Mein Vorgängerhandy ist ein altes Modell mit Schleifspuren auf dem Display, das mein Sohn ab und an nutzen darf. Seine Zahnputzapp ist darauf (wer braucht eigentlich eine Zahnputzapp?), und seit Neuestem darf er auch ein Spiel auf dem Handy spielen. Jaha, ich weiß, saublöde Idee. Die Realität gibt aber vor, dass die Kids nochmal früher anfangen, sich gegenseitig das Gefühl zu geben, dringend Brawl Stars spielen zu müssen. Oder Minecraft. Es bleibt dann meine Entscheidung, dem radikal einen Schokoriegel vorzuschieben, oder eine Lösung zu finden, die meinen Sohn lernen lässt. Früh lernen lässt, mit dieser Verlockung umzugehen.

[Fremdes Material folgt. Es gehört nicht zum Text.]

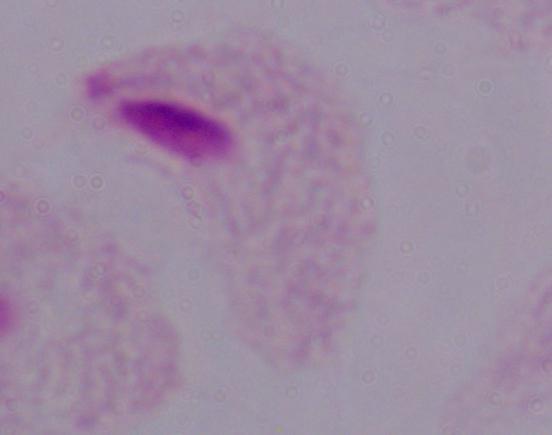

identification = trichomonad
modality = photomicrograph
magnification = 1000x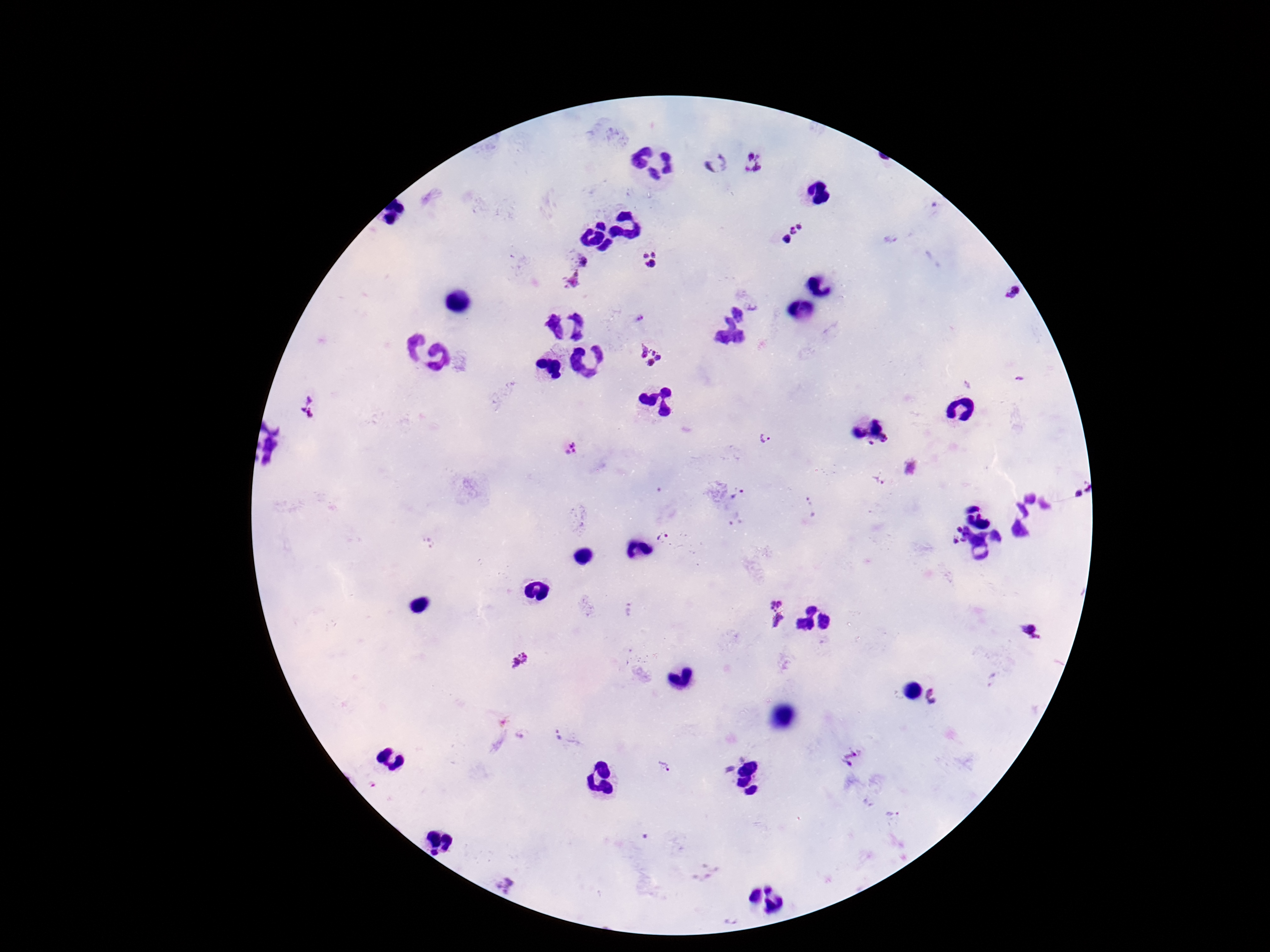

{
  "plasmodium_parasite_locations": "approximate centers as {x, y} in pixels: {715, 164}, {753, 164}, {793, 233}, {652, 260}, {577, 261}, {572, 281}, {1013, 292}, {651, 353}, {308, 405}, {766, 437}, {884, 439}, {872, 444}, {570, 447}, {879, 480}, {1081, 491}, {737, 493}, {959, 529}, {664, 537}, {963, 540}, {956, 541}, {629, 611}, {776, 613}, {1032, 633}, {522, 658}, {935, 696}, {522, 735}, {560, 736}, {851, 758}, {664, 767}, {893, 814}",
  "image_size": "1270×952 pixels",
  "patient_malaria_status": "infected",
  "preparation": "thick peripheral-blood smear",
  "field_of_view": "single",
  "magnification": "100x",
  "capture": "smartphone camera through the microscope eyepiece",
  "stain": "Giemsa"
}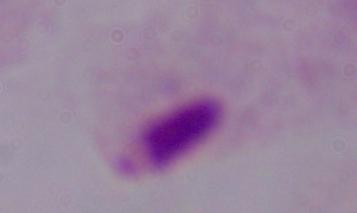
Summary:
  - Identification: trichomonad
  - Magnification: 1000x
  - Modality: photomicrographGive the position of every Plasmodium parasite.
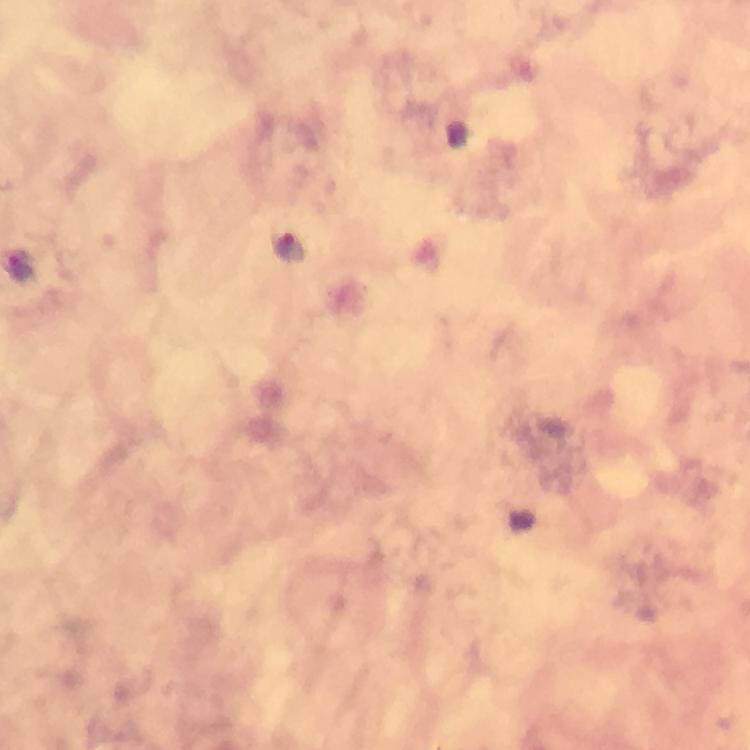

Dieses alte Handy hat eine Zweitkarte, somit sieht mein Sohn beim Zähneputzen, wie viele Schritte ich gelaufen bin an einem Tag. Also, wie viele Schritte MIT dem anderen Handy in der Hand oder in der Tasche. Das hat er letztens herausgefunden und jetzt checkt er beim Zähneputzen nicht nur, wie viele Sterne er gewonnen hat durch toll Putzaktionen – sondern auch, wie viele Schritte ich gegangen bin.

Oft sind es weit unter den 10.000 Schritten, die voreingestellt sind als Gesundheitsziel.

Manchmal sind es auch deutlich mehr als diese 10.000 Schritte.

Meist grinse ich und in letzter Zeit machen wir auch immer mal einen Wettbewerb daraus. Ob Mama die 10.000 Schritte schafft.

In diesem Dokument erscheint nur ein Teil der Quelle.